Kaynak Alıntı
# Google Workflows Integration (process + rawDocument)

Bu notebook, **Google Workflows** içinde **Document AI `:process`** çağrısını **rawDocument (base64)** ile yaparak,
çıktıdan `document.text` okumayı gösterir.


Akış:
1) GCS’den PDF indir → base64 encode  
2) Workflow YAML üret (args.pdf_b64 + args.mime_type)  
3) Deploy/Update  
4) Execute → `document.text` preview


## 0) Kurulum & Ön koşullar

- Workflows API + Document AI API etkin
- Yetkiler:
  - `roles/workflows.admin` (deploy)
  - `roles/workflows.invoker` (run)
  - `roles/documentai.apiUser`
- Auth: `gcloud auth application-default login`


In [None]:
%pip -q install google-cloud-storage google-cloud-workflows google-auth

# Kurulum sonrası kernel restart gerekebilir.

Verilen Görev 1
Kaynak alıntıya göre deploy işlemi için hangi yetki gerekir?
Kaynak alıntı ile ardından gelen liste birbirinden bağımsız malzemelerdir.

[Uzamsal akıl yürütme sorularının kayıtları]

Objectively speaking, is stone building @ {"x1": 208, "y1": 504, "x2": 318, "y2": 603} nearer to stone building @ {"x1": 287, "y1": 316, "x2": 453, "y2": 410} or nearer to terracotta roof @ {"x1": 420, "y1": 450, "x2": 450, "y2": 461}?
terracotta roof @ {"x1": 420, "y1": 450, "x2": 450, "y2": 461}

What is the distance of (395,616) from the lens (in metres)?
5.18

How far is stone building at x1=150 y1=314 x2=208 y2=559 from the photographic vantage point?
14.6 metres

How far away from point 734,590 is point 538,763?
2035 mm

Verilen Görev 2
Lütfen listedeki bütün satırları hiçbir değişiklik yapmadan çıkarın.

Yazılı Yanıt 1
`roles/workflows.admin`

Yazılı Yanıt 2
Objectively speaking, is stone building @ {"x1": 208, "y1": 504, "x2": 318, "y2": 603} nearer to stone building @ {"x1": 287, "y1": 316, "x2": 453, "y2": 410} or nearer to terracotta roof @ {"x1": 420, "y1": 450, "x2": 450, "y2": 461}?
terracotta roof @ {"x1": 420, "y1": 450, "x2": 450, "y2": 461}

What is the distance of (395,616) from the lens (in metres)?
5.18

How far is stone building at x1=150 y1=314 x2=208 y2=559 from the photographic vantage point?
14.6 metres

How far away from point 734,590 is point 538,763?
2035 mm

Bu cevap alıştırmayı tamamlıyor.